Linear operator has one-dimensional kernel

Question

Let $S_{\lambda}$ be a family of linear bounded operator on $L^2(\mathbb{R}^n)$ depending on some parameter $\lambda$, I have recently encountered several problems that dealt with the question whether $S_{\lambda}x=x$ has at most a one-dimensional space of solutions or equivalently if $Q_{\lambda}=S_{\lambda}-\operatorname{id}$ has at most a one-dimensional nullspace.

These were applications in PDEs and $S_{\lambda}$ was an integral operator. In general, I am very aware of fixed point methods which provide existence and uniqueness, however existence is not expected for all $\lambda$.

Thus, fixed point theorems are too restrictive for my purposes.

I ask: Is anybody aware of theorems/methods that imply that such an equation $$S_{\lambda}x=x$$ has at most a one-dimensional space of solutions which are not so strong that they provide existence?

Answer 1

As I don't know your precise setting, the following might or might not be useful to you.

There are results that show that if $\lambda \mapsto Q_\lambda$ is analytic, where, say $\lambda\in(a,b)$ belongs to an interval, then the set of $\lambda$ s.t. the dimension of the kernel of $Q_\lambda$ is not minimal, is discrete. (Provided that $Q_\lambda$ fulfills certain properties.)

More precisely, if one defines $\mu:=\min\{\mathrm{dim}ker(Q_\lambda)\text{ }|\text{ } \lambda \in (a,b)\}$, then the set $\{\lambda\in(a,b)\text{ }|\text{ }\mathrm{dim}ker(Q_\lambda)>\mu\}$ is discrete.

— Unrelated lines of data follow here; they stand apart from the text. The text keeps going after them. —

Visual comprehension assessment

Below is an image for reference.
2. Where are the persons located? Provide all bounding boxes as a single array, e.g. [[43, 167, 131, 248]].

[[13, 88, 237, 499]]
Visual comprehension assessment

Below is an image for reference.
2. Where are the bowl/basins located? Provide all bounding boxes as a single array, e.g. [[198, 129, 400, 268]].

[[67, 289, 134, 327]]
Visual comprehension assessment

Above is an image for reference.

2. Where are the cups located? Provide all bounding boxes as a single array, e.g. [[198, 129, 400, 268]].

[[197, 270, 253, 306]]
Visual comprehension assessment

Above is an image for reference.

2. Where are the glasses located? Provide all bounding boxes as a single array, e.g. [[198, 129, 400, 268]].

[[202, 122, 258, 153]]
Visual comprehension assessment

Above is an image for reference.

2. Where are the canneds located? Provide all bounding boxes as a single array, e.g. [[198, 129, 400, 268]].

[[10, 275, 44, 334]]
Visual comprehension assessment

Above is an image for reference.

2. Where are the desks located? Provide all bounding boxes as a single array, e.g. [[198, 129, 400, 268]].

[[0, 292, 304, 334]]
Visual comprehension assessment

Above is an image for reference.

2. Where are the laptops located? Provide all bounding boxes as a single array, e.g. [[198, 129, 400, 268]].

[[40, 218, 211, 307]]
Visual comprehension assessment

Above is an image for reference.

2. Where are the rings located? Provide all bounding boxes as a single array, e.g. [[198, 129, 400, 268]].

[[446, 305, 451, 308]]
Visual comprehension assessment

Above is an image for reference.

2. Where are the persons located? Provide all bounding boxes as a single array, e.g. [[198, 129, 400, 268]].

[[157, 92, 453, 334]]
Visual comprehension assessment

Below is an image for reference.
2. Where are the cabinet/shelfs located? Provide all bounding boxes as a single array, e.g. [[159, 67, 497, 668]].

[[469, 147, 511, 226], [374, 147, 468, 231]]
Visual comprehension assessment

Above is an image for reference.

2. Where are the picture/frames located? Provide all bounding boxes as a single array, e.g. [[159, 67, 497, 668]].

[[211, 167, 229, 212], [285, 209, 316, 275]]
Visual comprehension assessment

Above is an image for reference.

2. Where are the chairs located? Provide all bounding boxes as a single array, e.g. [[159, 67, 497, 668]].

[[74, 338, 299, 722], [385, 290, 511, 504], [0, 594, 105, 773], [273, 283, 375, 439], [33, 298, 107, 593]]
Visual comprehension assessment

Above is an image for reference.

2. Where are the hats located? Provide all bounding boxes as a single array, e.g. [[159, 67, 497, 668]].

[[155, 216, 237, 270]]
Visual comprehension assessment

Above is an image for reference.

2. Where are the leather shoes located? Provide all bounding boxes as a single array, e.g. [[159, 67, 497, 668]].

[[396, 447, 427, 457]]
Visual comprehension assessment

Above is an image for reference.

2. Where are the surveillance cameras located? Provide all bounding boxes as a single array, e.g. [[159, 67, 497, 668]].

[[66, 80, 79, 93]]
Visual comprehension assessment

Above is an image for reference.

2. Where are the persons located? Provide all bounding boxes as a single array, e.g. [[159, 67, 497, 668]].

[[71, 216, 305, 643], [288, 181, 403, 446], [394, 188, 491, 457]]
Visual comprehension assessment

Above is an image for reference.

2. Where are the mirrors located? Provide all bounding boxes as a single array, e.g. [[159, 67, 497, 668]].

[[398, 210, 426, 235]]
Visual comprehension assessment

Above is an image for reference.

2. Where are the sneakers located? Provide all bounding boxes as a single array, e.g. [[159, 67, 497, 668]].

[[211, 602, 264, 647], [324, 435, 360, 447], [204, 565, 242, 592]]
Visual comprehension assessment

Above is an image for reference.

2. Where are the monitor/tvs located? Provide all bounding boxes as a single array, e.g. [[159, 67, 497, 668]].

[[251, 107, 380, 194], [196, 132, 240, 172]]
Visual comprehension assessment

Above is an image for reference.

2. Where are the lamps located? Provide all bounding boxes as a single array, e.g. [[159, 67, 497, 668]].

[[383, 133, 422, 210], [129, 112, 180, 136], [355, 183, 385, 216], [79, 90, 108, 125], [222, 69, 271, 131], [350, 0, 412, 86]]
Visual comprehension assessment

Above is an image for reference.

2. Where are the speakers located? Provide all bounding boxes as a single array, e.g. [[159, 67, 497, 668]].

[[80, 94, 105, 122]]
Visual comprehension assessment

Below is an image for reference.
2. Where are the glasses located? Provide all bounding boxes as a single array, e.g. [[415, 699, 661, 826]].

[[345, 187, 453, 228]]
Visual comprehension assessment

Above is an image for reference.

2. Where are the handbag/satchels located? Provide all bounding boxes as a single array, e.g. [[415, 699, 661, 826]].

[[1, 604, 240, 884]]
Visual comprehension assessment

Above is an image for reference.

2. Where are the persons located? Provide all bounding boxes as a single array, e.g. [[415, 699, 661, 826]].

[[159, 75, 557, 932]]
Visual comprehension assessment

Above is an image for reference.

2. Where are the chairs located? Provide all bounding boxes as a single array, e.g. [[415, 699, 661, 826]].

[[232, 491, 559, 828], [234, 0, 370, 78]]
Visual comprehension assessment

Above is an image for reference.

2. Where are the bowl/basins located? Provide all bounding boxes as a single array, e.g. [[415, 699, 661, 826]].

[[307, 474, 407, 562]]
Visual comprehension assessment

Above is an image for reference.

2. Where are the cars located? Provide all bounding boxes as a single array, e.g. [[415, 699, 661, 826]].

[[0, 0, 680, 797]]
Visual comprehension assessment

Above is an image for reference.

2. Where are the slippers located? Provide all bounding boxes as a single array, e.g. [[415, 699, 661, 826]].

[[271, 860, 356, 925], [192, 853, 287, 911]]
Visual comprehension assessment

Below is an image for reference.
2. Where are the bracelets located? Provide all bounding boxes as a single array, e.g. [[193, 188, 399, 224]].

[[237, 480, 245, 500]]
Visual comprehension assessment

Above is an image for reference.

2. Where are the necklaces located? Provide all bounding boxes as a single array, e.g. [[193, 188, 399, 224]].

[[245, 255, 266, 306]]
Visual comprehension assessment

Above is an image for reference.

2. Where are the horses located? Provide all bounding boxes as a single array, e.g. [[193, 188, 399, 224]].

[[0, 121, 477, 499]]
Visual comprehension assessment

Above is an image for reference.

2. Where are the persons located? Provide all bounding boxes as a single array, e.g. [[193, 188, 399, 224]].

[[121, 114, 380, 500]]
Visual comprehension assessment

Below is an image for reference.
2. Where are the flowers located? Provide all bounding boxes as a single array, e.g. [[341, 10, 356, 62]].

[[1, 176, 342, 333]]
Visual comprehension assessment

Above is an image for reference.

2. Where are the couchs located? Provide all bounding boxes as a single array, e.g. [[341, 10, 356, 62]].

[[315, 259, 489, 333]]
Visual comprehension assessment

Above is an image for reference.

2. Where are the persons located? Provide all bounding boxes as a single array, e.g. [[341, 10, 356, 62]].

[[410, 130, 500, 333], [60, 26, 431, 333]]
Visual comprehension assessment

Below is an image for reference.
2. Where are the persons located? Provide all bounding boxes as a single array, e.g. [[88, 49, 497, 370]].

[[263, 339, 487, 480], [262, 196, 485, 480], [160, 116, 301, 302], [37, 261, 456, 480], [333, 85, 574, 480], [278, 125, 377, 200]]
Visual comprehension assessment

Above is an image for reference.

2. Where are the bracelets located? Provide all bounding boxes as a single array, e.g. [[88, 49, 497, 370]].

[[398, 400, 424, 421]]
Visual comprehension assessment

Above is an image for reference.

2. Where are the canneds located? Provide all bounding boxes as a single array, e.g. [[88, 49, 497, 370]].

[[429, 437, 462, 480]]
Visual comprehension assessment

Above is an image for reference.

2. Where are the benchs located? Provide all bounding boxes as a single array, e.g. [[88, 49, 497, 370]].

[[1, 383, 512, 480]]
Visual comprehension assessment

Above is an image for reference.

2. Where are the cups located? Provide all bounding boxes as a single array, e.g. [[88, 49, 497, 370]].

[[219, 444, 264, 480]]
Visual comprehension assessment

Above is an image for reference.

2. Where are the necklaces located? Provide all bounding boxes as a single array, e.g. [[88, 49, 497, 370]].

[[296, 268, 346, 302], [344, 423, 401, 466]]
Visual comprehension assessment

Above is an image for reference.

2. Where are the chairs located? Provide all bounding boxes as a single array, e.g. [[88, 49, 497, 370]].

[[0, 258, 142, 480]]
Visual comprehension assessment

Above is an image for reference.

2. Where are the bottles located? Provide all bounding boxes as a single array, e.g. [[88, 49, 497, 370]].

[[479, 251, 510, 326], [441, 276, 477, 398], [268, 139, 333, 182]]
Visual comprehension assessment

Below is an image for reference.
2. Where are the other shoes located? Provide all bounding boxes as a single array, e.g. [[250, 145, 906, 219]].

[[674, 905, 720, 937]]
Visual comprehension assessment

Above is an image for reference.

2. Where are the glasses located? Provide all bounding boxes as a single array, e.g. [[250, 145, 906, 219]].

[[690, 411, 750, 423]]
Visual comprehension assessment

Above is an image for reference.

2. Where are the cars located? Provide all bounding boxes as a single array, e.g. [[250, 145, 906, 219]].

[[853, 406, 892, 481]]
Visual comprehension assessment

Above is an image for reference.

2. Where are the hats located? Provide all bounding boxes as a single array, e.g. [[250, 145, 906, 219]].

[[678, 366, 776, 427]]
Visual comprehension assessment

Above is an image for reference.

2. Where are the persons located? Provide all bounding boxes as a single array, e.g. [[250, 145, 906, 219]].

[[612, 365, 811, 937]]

You can find two versions of this (with proofs) in the following papers. If this sounds useful to you, you might be able to adapt their proofs.

• Generic vanishing for harmonic spinors of twisted Dirac Operators (Nicolae Anghel), Theorem 1.1.
• Generic Metrics and Connections on Spin- and $\mathrm{Spin}^c$-Manifolds (Stephan Maier), Proposition 11.4.

This means in particular, that, if your situation fits in the above setting, and you can find at least one $\lambda_0$ s.t. $Q_{\lambda_0}$ has zero-dimensional kernel, then the kernel of $Q_\lambda$ is zero-dimensional for almost all $\lambda$.